Directive |
Count the lines in the rows below that include the word "captured" and reply with the number alone.

-- Entries shown start --

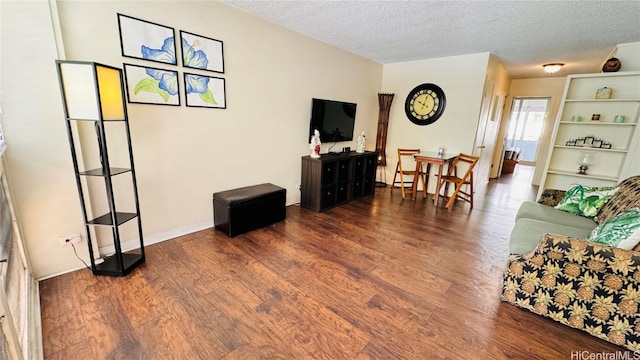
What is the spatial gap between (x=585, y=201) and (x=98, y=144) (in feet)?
14.6

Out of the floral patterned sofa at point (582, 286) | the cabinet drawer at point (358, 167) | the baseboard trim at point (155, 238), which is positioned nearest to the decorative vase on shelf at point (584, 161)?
the floral patterned sofa at point (582, 286)

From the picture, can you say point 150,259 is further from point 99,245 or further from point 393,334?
point 393,334

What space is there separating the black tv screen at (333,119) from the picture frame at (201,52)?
1.40 meters

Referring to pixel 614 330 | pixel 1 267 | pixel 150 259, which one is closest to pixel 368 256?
pixel 614 330

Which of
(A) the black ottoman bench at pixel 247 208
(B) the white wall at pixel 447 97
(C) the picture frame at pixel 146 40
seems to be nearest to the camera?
(C) the picture frame at pixel 146 40

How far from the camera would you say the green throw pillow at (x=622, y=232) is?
1.56 meters

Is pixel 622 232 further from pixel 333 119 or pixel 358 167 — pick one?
pixel 333 119

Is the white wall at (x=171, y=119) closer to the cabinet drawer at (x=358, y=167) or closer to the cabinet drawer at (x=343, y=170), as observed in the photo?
the cabinet drawer at (x=343, y=170)

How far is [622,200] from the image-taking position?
2.16 m

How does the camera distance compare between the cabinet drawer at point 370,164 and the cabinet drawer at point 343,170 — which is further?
Answer: the cabinet drawer at point 370,164

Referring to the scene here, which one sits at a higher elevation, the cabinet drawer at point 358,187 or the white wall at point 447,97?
the white wall at point 447,97

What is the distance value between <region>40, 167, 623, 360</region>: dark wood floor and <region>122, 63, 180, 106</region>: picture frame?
137 cm

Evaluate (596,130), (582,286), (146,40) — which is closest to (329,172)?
(146,40)

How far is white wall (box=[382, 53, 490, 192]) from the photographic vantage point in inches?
163
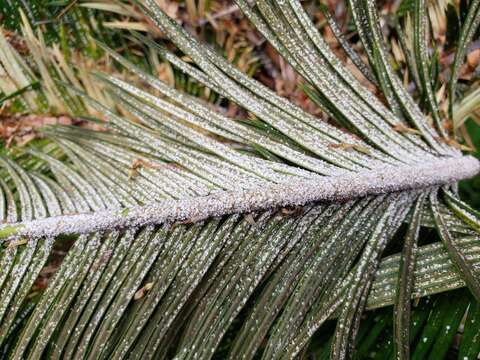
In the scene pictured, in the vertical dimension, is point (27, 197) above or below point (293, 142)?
below

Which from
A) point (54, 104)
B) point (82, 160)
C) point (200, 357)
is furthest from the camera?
point (54, 104)

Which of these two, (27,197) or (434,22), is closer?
(27,197)

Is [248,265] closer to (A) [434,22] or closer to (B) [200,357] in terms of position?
(B) [200,357]

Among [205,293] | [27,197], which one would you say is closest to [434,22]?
[205,293]

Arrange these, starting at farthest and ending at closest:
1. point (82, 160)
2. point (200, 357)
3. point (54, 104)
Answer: point (54, 104) < point (82, 160) < point (200, 357)

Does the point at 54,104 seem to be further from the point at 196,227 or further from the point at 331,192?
the point at 331,192

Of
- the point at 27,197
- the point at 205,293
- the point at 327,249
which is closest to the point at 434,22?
the point at 327,249

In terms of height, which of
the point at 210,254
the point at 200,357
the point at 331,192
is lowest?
the point at 200,357
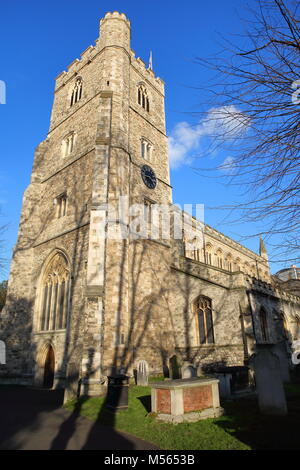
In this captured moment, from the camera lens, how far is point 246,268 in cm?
3061

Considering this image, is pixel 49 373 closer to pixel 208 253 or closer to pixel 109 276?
pixel 109 276

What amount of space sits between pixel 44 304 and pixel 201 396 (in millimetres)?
10262

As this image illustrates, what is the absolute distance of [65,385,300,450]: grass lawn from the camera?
477cm

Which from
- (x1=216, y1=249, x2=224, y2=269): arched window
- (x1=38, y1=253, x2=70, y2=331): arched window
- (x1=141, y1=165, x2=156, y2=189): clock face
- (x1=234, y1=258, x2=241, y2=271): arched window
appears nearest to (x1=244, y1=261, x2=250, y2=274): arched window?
(x1=234, y1=258, x2=241, y2=271): arched window

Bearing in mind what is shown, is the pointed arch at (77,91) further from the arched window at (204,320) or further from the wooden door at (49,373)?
the wooden door at (49,373)

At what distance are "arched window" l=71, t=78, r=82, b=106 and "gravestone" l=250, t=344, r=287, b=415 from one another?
1891 cm

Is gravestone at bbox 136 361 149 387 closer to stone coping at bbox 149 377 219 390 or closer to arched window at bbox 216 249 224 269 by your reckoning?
stone coping at bbox 149 377 219 390

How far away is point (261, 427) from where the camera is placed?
5.46 m

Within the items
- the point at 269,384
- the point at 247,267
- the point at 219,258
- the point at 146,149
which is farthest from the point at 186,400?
the point at 247,267

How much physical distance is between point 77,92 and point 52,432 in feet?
65.3

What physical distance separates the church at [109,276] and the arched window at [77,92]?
0.15m

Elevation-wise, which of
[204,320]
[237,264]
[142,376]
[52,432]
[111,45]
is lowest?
[52,432]

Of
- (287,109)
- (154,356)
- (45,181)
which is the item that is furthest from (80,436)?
(45,181)

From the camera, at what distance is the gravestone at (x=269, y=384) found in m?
6.39
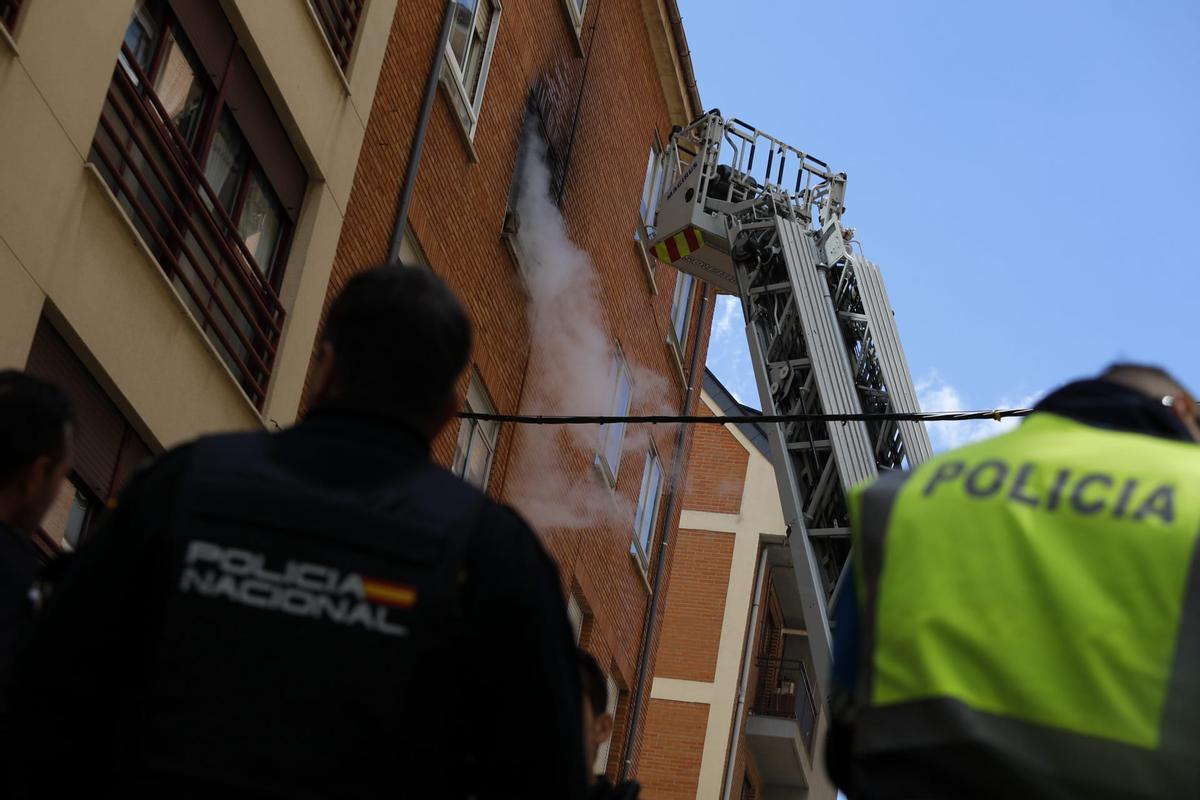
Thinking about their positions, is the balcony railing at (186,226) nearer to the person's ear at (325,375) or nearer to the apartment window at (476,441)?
the apartment window at (476,441)

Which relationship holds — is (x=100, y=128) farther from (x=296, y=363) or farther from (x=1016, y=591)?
(x=1016, y=591)

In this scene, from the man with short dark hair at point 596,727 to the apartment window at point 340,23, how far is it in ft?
27.4

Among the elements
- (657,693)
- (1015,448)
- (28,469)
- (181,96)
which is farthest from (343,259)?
(657,693)

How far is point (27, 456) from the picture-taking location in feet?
11.0

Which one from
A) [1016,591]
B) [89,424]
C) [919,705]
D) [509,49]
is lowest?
[919,705]

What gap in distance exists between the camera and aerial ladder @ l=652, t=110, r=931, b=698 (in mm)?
15414

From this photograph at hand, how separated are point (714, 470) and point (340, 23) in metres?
21.7

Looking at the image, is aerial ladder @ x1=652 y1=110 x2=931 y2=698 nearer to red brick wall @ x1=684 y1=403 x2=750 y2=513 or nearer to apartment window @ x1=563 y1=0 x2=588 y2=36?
apartment window @ x1=563 y1=0 x2=588 y2=36

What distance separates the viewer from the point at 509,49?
1622cm

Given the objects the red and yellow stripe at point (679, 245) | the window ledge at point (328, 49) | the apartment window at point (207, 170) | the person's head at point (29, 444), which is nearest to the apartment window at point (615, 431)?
the red and yellow stripe at point (679, 245)

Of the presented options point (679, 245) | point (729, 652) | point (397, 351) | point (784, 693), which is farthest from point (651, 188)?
point (397, 351)

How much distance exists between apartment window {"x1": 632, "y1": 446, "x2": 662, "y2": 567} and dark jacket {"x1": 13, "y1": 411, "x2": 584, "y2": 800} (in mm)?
19160

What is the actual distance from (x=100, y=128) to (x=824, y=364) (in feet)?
25.3

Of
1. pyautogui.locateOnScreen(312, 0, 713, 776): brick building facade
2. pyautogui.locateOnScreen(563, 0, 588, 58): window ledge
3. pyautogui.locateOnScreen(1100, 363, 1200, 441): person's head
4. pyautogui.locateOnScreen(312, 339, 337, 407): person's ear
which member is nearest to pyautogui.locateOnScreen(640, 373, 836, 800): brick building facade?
pyautogui.locateOnScreen(312, 0, 713, 776): brick building facade
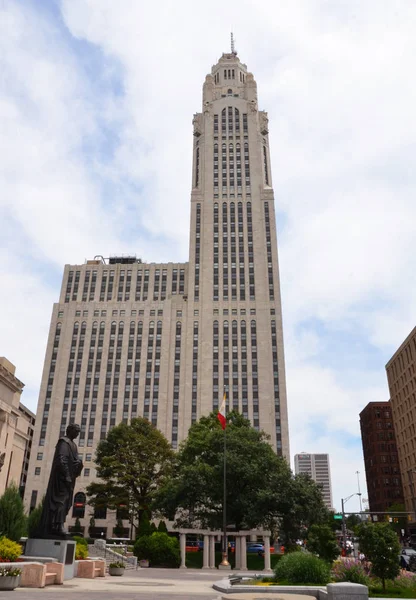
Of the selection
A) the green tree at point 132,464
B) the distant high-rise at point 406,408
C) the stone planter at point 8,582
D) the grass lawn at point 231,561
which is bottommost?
the grass lawn at point 231,561

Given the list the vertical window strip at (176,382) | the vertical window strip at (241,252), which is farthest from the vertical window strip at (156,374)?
the vertical window strip at (241,252)

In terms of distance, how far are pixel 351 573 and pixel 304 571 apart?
6.05ft

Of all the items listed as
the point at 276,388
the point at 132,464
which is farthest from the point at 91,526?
the point at 276,388

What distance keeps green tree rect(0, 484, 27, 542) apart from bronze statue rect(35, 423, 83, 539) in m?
6.58

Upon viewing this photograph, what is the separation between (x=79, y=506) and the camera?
284ft

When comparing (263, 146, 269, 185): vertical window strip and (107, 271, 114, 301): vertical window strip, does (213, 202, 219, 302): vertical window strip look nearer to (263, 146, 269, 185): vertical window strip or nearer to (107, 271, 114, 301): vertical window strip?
(263, 146, 269, 185): vertical window strip

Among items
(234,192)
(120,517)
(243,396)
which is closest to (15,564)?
(120,517)

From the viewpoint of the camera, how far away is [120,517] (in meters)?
77.5

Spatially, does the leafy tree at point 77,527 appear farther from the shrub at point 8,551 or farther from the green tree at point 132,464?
the shrub at point 8,551

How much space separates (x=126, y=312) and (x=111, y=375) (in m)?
14.2

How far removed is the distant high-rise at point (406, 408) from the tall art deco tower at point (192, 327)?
71.6 ft

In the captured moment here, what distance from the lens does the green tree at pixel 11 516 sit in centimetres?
2580

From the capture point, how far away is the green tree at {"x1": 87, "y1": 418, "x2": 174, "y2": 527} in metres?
62.9

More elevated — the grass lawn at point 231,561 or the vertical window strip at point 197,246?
the vertical window strip at point 197,246
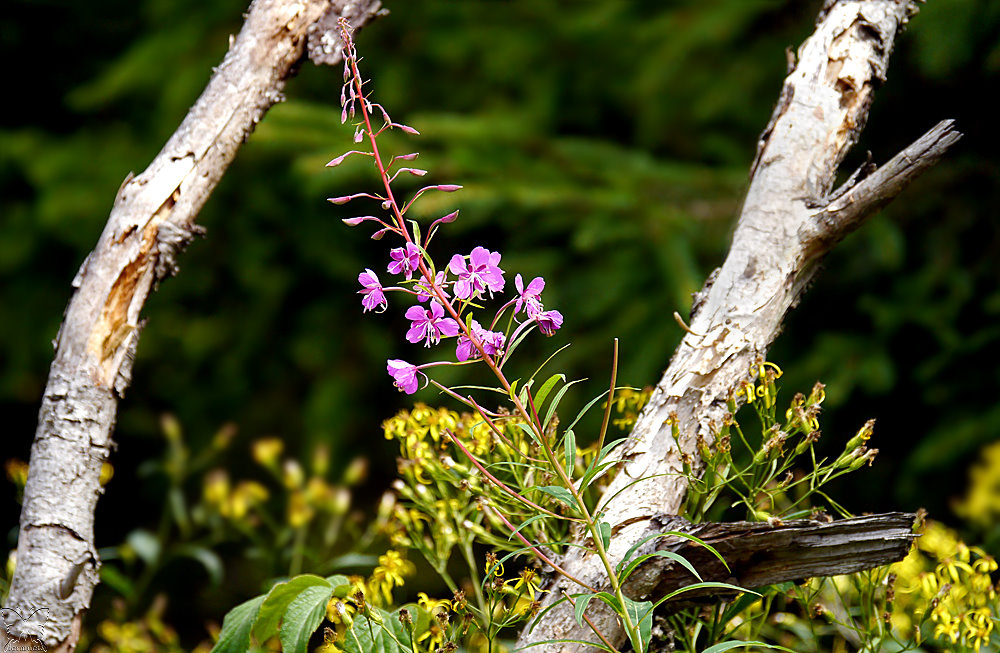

-- Entries shown end --

Exercise result |
2